In its slow vegetable way, the Tree had concluded that for now the people could not afford another baby. Ultimate’s infant was being reabsorbed, her substance returning to the Tree.

It was an ancient calculation: in hard times it paid to sacrifice the vulnerable young, and to keep alive mature individuals who might breed again in an upturn.

But the infant was almost old enough to feed herself. Just a little longer and she would have survived to independence. And this was Ultimate’s baby: the first she had had, perhaps the only one she would ever be permitted to have. Ancient drives warred. It was a failure of adaptation, this battling of one instinct against another.

It was a primordial calculus, an ancient story told over and over again, in Purga’s time, in Juna’s, for uncounted grandmothers lost and unimaginable in the dark. But for Ultimate, here at the end of time, the dilemma hurt as much as if it had just been minted in the fires of hell.

It took heartbeats to resolve. But in the end the tie of mother to child defeated the bonds between symbiotes. She dug her hands into the cottony stuff and dragged her baby from the cocoon. She pulled the belly-root from the infant’s gut, and bits of white fiber from her mouth and nose. The child opened her mouth with a popping sound, and turned her head this way and that.

Cactus watched, astonished. Ultimate stood there panting, her mouth open.

Now what? Standing there holding the baby — in defiance of the Tree that had given her life — Ultimate was out on her own, beyond instinct or experience. But the Tree had tried to kill her baby. She had had no choice.

She took a step away from the Tree. Then another step. And another.

Until she was running, running past the place where she had dug the salt — the sphere was gone now, faded from her memory — and she kept running, her baby clutched in her arms, until she came to the walls of the quarry, up which she scrambled in a flash.

She looked back into the great pit, its floor studded with the lowering, silent forms of the borametz trees. And here came Cactus, running after her with a defiant grin.

II

The land was bare. There were a few stubby trees, and shrubs with bark like rock and leaves like needles, and cacti, small and hard as pebbles and equipped with long toxin-laden spines. Protecting their water, these plants were little balls of aggression, and Ultimate and Cactus knew better than to tackle such risky fare until it was essential to do so.

You had to watch where you put your feet and hands.

There were pits in the desert’s crimson floor. They were bright red, a little like flowers, barely visible against the red soil, but with knots of darkness at their centers. Foolish lizards and amphibians, and even the occasional mammal, would tumble unwarily into these waiting traps — and they would not emerge, for these pits were mouths.

These deadly maws belonged to creatures that lived in narrow burrows under the ground.
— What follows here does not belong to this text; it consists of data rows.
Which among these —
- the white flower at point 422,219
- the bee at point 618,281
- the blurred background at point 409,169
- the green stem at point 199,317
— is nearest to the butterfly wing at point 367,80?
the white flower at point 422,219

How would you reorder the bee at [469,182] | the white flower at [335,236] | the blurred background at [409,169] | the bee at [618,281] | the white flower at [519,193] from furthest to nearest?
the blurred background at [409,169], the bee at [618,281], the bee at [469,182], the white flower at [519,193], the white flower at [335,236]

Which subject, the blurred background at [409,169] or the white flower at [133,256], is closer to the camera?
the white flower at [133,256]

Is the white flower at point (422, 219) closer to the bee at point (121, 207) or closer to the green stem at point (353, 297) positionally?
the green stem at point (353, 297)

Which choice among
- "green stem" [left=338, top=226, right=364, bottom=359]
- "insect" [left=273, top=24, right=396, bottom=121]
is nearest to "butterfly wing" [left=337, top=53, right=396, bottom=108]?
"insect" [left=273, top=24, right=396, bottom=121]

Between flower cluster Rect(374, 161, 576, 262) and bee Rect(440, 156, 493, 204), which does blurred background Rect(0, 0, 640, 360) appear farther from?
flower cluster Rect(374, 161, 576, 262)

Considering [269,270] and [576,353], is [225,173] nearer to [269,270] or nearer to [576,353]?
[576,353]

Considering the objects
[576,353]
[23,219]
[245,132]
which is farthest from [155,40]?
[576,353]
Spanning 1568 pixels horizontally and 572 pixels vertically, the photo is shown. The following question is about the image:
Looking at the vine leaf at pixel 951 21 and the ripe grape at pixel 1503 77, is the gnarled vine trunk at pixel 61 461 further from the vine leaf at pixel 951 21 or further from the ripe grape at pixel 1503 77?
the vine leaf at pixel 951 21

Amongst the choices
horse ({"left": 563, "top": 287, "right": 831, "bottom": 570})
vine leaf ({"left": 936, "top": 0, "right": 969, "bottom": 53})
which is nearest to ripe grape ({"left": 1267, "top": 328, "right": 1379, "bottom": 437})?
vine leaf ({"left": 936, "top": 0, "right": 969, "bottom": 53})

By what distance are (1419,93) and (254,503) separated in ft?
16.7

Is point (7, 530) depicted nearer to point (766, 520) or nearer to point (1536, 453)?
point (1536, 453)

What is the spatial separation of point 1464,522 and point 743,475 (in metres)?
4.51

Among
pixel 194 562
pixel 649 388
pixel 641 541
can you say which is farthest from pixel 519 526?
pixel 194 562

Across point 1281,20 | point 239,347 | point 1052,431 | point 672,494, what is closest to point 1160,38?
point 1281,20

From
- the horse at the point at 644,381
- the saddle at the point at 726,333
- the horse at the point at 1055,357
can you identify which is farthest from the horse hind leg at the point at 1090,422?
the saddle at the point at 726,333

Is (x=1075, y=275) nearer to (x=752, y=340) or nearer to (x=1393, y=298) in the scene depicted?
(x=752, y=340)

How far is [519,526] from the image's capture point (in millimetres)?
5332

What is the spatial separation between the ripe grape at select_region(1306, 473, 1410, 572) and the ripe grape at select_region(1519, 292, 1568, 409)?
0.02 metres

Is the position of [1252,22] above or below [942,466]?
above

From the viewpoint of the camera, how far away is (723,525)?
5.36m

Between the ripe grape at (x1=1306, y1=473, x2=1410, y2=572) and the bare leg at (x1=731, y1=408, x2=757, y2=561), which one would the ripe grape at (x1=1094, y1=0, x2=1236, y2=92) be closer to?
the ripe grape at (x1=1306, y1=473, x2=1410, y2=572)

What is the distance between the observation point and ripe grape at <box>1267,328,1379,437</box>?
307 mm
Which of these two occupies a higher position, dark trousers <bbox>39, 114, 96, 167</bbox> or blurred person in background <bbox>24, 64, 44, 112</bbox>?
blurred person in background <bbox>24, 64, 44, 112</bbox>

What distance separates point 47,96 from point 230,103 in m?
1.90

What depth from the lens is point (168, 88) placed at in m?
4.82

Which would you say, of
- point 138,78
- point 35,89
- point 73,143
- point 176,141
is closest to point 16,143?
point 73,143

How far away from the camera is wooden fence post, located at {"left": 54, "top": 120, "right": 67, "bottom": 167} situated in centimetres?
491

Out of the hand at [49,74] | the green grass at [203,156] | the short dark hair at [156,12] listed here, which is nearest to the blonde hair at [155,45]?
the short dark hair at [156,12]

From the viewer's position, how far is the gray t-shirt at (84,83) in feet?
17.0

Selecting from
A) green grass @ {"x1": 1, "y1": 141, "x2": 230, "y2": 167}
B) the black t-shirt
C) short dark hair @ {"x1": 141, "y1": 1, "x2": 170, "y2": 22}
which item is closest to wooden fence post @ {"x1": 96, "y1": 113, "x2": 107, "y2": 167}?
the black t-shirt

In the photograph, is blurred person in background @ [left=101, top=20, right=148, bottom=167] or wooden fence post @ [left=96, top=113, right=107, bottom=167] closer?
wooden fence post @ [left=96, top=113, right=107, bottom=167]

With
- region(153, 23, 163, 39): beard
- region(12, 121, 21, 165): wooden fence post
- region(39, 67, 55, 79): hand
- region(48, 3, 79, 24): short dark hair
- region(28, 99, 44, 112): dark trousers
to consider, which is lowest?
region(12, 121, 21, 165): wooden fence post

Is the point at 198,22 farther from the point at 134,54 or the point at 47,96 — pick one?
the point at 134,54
Hairless, eyeless, their legs reduced to scrabbling finlike stubs with sand-digging claws, they were rodents, among the last remnants of the great lineages that had once ruled the planet.

This time of openness and lack of cover did not favor large predators, and the survivors had been forced to find new strategies. The frantic activity and sociability of their ancestors long abandoned, these burrowing rat-mouths spent their lives in holes in the ground, waiting for something to fall into their mouths. Shielded from the excesses of the climate, moving from their burrows only when driven to mate, the rat-mouths had slow metabolisms and very small brains. They made few demands of life, and in their way were content.

But for creatures as smart as Ultimate and Cactus, the rat-mouths weren’t hard to avoid. Side by side, the companions moved on.